The third table is the interesting one, it contains only 2 columns, each numeric, both of which are references to the other tables (each row is simply: (person_id, event_id)). We term these "foreign keys".
This structure means a few things:
This structure is called many-to-many because each person may attend many events, and each event may have many attendees.
The quintessential feature of the design is that no single piece of domain knowledge is repeated, only "keys" are repeated as necessary to model the real-world domain. (i.e. in your first example, accounting for a name change would require an unknown quantity of updates, and might lead to data anomalies, avoidance of which is a primary concern of database normalization.
Upvotes: 3
Reputation: 211580
Don't worry about "space". This isn't the 1970s and we're not going to run out of columns on punch cards to store data. You should be concerned with expressing your requirements in the proper, most normalized data structure. With proper indexing there shouldn't be a problem, not with this volume of data.
Remember indexes need to be defined on anything you will include as part of a WHERE
clause, and sometimes you may need to add additional indexes for large lists fetched with ORDER BY
and LIMIT
.
Whenever possible or practical use an integer identifier instead of a string. These are stored as a small number of bytes, typically 4, compared with a variable length string which is typically at least the length of the string in bytes plus 1.
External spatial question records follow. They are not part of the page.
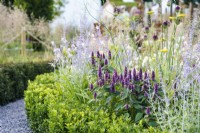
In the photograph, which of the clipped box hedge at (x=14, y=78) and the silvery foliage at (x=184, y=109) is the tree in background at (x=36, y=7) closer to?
the clipped box hedge at (x=14, y=78)

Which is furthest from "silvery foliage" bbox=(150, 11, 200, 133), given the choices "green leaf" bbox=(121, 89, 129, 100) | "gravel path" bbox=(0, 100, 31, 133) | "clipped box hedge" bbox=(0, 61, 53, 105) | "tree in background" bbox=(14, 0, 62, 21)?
"tree in background" bbox=(14, 0, 62, 21)

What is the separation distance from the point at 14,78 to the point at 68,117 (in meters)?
4.16

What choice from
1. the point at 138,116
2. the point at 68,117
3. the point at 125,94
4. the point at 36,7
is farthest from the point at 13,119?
the point at 36,7

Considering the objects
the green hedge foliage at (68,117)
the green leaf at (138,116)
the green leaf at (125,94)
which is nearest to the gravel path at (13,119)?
the green hedge foliage at (68,117)

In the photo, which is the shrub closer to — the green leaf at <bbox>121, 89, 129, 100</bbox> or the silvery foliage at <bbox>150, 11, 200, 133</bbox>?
the green leaf at <bbox>121, 89, 129, 100</bbox>

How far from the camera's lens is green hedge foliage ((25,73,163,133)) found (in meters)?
2.87

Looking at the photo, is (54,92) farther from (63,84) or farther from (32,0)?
(32,0)

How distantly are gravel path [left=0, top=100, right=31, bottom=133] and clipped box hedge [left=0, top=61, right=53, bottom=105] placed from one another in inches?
9.1

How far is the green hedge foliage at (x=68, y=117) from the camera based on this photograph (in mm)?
2865

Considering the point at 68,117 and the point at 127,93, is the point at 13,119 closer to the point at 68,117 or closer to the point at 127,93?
the point at 68,117

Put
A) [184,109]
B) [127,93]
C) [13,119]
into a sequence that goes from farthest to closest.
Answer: [13,119]
[127,93]
[184,109]

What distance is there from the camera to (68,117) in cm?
320

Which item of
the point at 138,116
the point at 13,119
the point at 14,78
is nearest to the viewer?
the point at 138,116

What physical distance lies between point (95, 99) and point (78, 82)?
0.81 meters
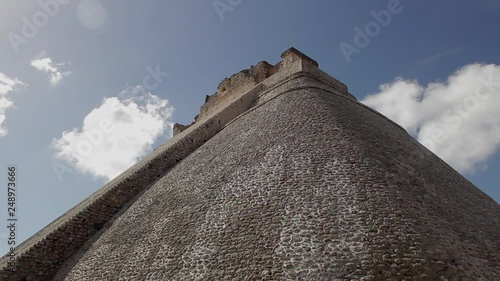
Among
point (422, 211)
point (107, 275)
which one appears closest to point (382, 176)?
point (422, 211)

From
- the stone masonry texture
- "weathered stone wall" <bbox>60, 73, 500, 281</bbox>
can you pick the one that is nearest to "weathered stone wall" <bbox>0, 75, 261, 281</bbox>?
the stone masonry texture

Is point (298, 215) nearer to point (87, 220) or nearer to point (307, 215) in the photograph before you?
point (307, 215)

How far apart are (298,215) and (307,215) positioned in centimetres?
19

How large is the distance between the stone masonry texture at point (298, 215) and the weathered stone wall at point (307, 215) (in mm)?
27

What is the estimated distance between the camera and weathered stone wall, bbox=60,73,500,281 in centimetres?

A properly normalized database will use numerical identifiers for things anyway, so this kind if thing isn't a huge concern. The only time you go against this, or deliberately de-normalize your data, is when you have a legitimate performance problem that cannot be easily solved using some other method.
As always, test your schema by generating large amounts of dummy data and see how it performs. Since you have a good idea of the requirements in advance, do some testing at those levels, and then, to be on the safe side, try 2x, 5x and 10x the data to see how much flexibility your design has. It's okay to have performance limitations so long as you know at what kind of scale you'll experience them.
Upvotes: 1
Reputation: 8200
mySQL relational databases were designed specifically to handle this sort of problem. Handling millions of entries is not a problem. Complex queries may take a couple seconds but will perform remarkably well.
It is best design to store 1 event per row. The way you are going about it sounds like the best way. Good Luck.